Summary
This was the first chapter in our book, Data Science Projects with Python. Here, we made extensive use of pandas to load and explore the case study data. We learned how to check for basic consistency and correctness by using a combination of statistical summaries and visualizations. We answered such questions as "Are the unique account IDs truly unique?", "Is there any missing data that has been given a fill value?", and "Do the values of the features make sense given their definition?"
You may notice that we spent nearly all of this chapter identifying and correcting issues with our dataset. This is often the most time consuming stage of a data science project. While it is not always the most exciting part of the job, it gives you the raw materials necessary to build exciting models and insights. These will be the subjects of most of the rest of this book.
Mastery of software tools and mathematical concepts is what allows you execute data science projects, at a technical level. However, managing your relationships with clients, who are relying on your services to generate insights from their data, is just as important to a successful project. You must make as much use as you can of your business partner's understanding of the data. They are likely going to be more familiar with it than you, unless you are already a subject matter expert on the data for the project you are completing. However, even in that case, your first step should be a thorough and critical review of the data you are using.
In our data exploration, we discovered an issue that could have undermined our project: the data we had received was not internally consistent. Most of the months of the payment status features were plagued by a data reporting issue, included nonsensical values, and were not representative of the most recent month of data, or the data that would be available to the model going forward. We only uncovered this issue by taking a careful look at all of the features. While this is not always possible in different projects, especially when there is a very large number of features, you should always take the time to spot check as many features as you can. If you can't examine every feature, it's useful to check a few of every category of feature (if the features fall into categories, such as financial or demographic).
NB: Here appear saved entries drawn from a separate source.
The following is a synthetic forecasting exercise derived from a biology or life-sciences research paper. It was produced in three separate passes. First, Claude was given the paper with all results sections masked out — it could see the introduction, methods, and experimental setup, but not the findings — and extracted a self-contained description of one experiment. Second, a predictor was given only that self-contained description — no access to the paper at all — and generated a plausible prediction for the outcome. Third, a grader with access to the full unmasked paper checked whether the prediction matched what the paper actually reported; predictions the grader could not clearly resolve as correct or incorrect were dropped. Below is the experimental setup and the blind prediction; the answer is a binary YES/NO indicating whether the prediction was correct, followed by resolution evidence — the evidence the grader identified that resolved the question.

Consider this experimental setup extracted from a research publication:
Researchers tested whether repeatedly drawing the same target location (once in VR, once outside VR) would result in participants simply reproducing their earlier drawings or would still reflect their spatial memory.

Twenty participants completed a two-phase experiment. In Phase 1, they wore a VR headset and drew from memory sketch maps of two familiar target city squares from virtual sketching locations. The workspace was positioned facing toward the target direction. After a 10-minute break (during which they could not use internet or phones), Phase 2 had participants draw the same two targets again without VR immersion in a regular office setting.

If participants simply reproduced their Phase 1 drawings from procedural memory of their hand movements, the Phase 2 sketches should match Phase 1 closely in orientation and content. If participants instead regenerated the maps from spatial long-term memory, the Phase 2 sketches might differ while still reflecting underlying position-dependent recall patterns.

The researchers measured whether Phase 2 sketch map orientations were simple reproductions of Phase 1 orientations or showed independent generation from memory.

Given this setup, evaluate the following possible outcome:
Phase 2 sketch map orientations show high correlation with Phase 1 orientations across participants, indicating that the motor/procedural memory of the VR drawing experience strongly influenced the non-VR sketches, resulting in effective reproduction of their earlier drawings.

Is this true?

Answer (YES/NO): NO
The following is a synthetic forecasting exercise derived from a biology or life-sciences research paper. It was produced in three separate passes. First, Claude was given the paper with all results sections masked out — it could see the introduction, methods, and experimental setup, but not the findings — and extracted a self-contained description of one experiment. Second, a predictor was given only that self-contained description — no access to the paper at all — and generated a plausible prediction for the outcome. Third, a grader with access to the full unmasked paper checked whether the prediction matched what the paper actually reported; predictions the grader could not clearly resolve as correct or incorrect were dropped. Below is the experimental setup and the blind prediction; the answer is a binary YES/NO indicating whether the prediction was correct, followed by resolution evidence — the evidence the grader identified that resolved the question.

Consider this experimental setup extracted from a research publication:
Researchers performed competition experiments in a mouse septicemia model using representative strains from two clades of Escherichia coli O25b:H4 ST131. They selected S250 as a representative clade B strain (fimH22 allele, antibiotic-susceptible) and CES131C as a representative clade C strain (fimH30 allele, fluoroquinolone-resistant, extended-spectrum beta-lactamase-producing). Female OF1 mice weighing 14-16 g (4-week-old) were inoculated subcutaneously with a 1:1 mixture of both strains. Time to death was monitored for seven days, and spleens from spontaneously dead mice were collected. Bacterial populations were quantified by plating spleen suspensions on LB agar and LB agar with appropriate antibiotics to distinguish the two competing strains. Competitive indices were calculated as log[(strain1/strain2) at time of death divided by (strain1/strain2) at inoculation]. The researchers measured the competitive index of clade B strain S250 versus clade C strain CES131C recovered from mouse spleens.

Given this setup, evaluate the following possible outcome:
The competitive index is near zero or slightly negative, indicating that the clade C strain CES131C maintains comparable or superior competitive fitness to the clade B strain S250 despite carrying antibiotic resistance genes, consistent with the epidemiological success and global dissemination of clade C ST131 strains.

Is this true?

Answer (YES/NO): NO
When discussing data issues like this with your client, make sure you are respectful and professional. The client may simply have forgotten about the issue when presenting you with the data. Or, they may have known about it but assumed it wouldn't affect your analysis for some reason. In any case, you are doing them an essential service by bringing it to their attention and explaining why it would be a problem to use flawed data to build a model. You should back up your claims with results if possible, showing that using the incorrect data either leads to decreased, or unchanged, model performance. Or, alternatively, you could explain that if only a different kind of data would be available in the future, compared to what's available now for training a model, the model built now will not be useful. Be as specific as you can, presenting the kinds of graphs and tables that we used to discover the data issue here.
In the next chapter, we will examine the response variable for our case study problem, which completes the initial data exploration. Then we will start to get some hands-on experience with machine learning models and learn how we can decide whether a model is useful or not.